Exercise description: Each line in the entries below that holds the string "visually" must be copied.

Saved data entries
[Start of section]

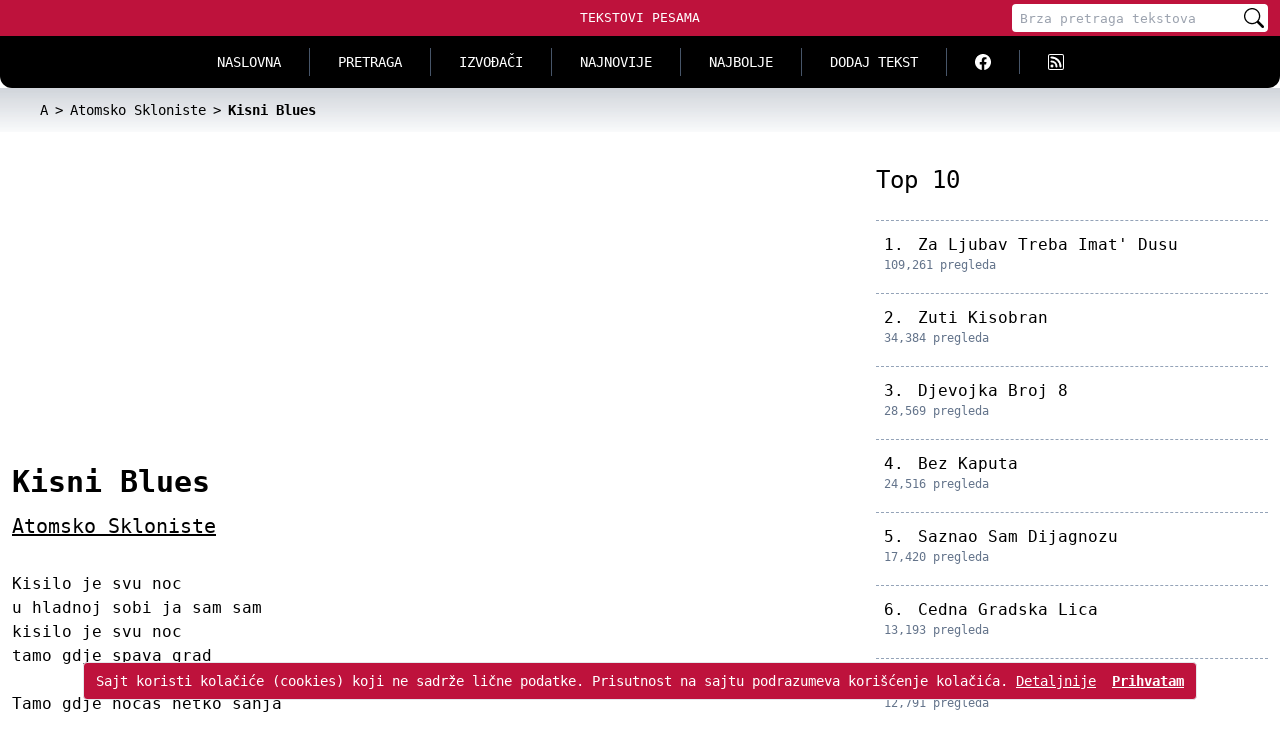

--- FILE ---
content_type: text/html; charset=utf-8
request_url: https://www.google.com/recaptcha/api2/aframe
body_size: 259
content:
<!DOCTYPE HTML><html><head><meta http-equiv="content-type" content="text/html; charset=UTF-8"></head><body><script nonce="C8RUNl69oGwaJCzxBDNqcQ">/** Anti-fraud and anti-abuse applications only. See google.com/recaptcha */ try{var clients={'sodar':'https://pagead2.googlesyndication.com/pagead/sodar?'};window.addEventListener("message",function(a){try{if(a.source===window.parent){var b=JSON.parse(a.data);var c=clients[b['id']];if(c){var d=document.createElement('img');d.src=c+b['params']+'&rc='+(localStorage.getItem("rc::a")?sessionStorage.getItem("rc::b"):"");window.document.body.appendChild(d);sessionStorage.setItem("rc::e",parseInt(sessionStorage.getItem("rc::e")||0)+1);localStorage.setItem("rc::h",'1768718121463');}}}catch(b){}});window.parent.postMessage("_grecaptcha_ready", "*");}catch(b){}</script></body></html>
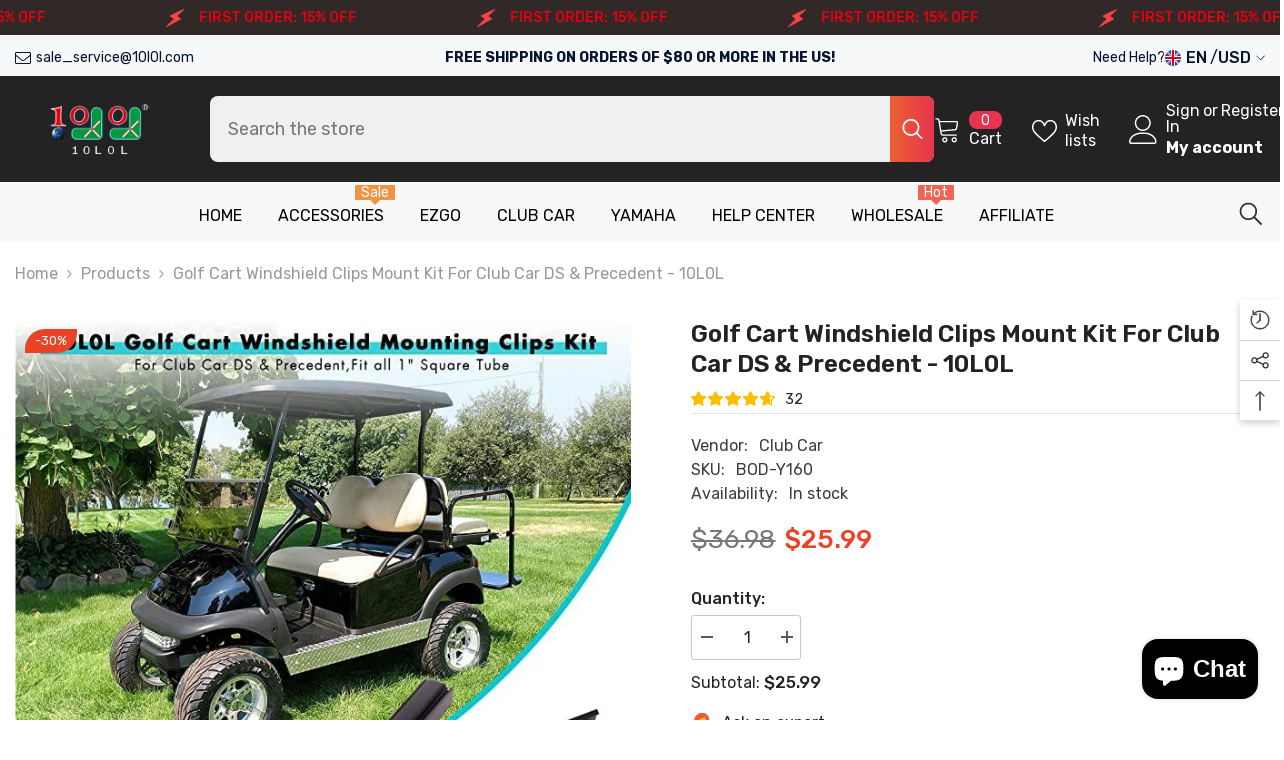

--- FILE ---
content_type: text/html; charset=utf-8
request_url: https://10l0l.com/products/fold-down-windshield-retaining-sash-clips-kit-for-club-car-ds-and-precedent-1994-up-complete-hardware-p3711890?view=ajax_recently_viewed&_=1769003900325
body_size: 630
content:


<div class="item">
  <a class="first-info" href="/products/fold-down-windshield-retaining-sash-clips-kit-for-club-car-ds-and-precedent-1994-up-complete-hardware-p3711890" data-mobile-click><svg aria-hidden="true" focusable="false" data-prefix="fal" data-icon="external-link" role="img" xmlns="http://www.w3.org/2000/svg" viewBox="0 0 512 512" class="icon icon-external-link"><path d="M440,256H424a8,8,0,0,0-8,8V464a16,16,0,0,1-16,16H48a16,16,0,0,1-16-16V112A16,16,0,0,1,48,96H248a8,8,0,0,0,8-8V72a8,8,0,0,0-8-8H48A48,48,0,0,0,0,112V464a48,48,0,0,0,48,48H400a48,48,0,0,0,48-48V264A8,8,0,0,0,440,256ZM500,0,364,.34a12,12,0,0,0-12,12v10a12,12,0,0,0,12,12L454,34l.7.71L131.51,357.86a12,12,0,0,0,0,17l5.66,5.66a12,12,0,0,0,17,0L477.29,57.34l.71.7-.34,90a12,12,0,0,0,12,12h10a12,12,0,0,0,12-12L512,12A12,12,0,0,0,500,0Z"></path></svg>
      <img srcset="//10l0l.com/cdn/shop/products/golf-cart-windshield-clips-mount-kit-for-club-car-ds-and-precedent-10l0l-10l0l-1.jpg?v=1717651553" src="//10l0l.com/cdn/shop/products/golf-cart-windshield-clips-mount-kit-for-club-car-ds-and-precedent-10l0l-10l0l-1.jpg?v=1717651553" alt="Golf Cart Windshield Clips" loading="lazy" class="motion-reduce hidden-mobile" sizes="100px"/>
      <a class="hidden-desktop" href="/products/fold-down-windshield-retaining-sash-clips-kit-for-club-car-ds-and-precedent-1994-up-complete-hardware-p3711890">
        <img srcset="//10l0l.com/cdn/shop/products/golf-cart-windshield-clips-mount-kit-for-club-car-ds-and-precedent-10l0l-10l0l-1.jpg?v=1717651553" src="//10l0l.com/cdn/shop/products/golf-cart-windshield-clips-mount-kit-for-club-car-ds-and-precedent-10l0l-10l0l-1.jpg?v=1717651553" alt="Golf Cart Windshield Clips" loading="lazy" class="motion-reduce" sizes="100px"/>
      </a></a>
    <div class="second-info">
      <div class="first product-item" data-product-id="6803711393927"><a class="product-title link-underline" href="/products/fold-down-windshield-retaining-sash-clips-kit-for-club-car-ds-and-precedent-1994-up-complete-hardware-p3711890">
          <span class="text">Golf Cart Windshield Clips Mount Kit for Club Car DS &amp; Precedent - 10L0L</span>
        </a>
        <div class="product-price">
          <div class="price  price--on-sale ">
    <dl><div class="price__regular"><dd class="price__last"><span class="price-item price-item--regular"><span class=money>$25.99</span></span></dd>
        </div>
        <div class="price__sale"><dd class="price__compare" data-compare="3698"><s class="price-item price-item--regular"><span class=money>$36.98</span></s></dd><dd class="price__last" data-last="2599"><span class="price-item price-item--sale"><span class=money>$25.99</span></span></dd></div>
        <small class="unit-price caption hidden">
            <dt class="visually-hidden">Unit price</dt>
            <dd class="price__last"><span></span><span aria-hidden="true">/</span><span class="visually-hidden">&nbsp;per&nbsp;</span><span></span></dd>
        </small>
    </dl>
</div>

        </div>
      </div>
      <a class="second" href="/products/fold-down-windshield-retaining-sash-clips-kit-for-club-car-ds-and-precedent-1994-up-complete-hardware-p3711890"></a>
    </div>
</div>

[End of section]

Exercise solution:
            <dt class="visually-hidden">Unit price</dt>
            <dd class="price__last"><span></span><span aria-hidden="true">/</span><span class="visually-hidden">&nbsp;per&nbsp;</span><span></span></dd>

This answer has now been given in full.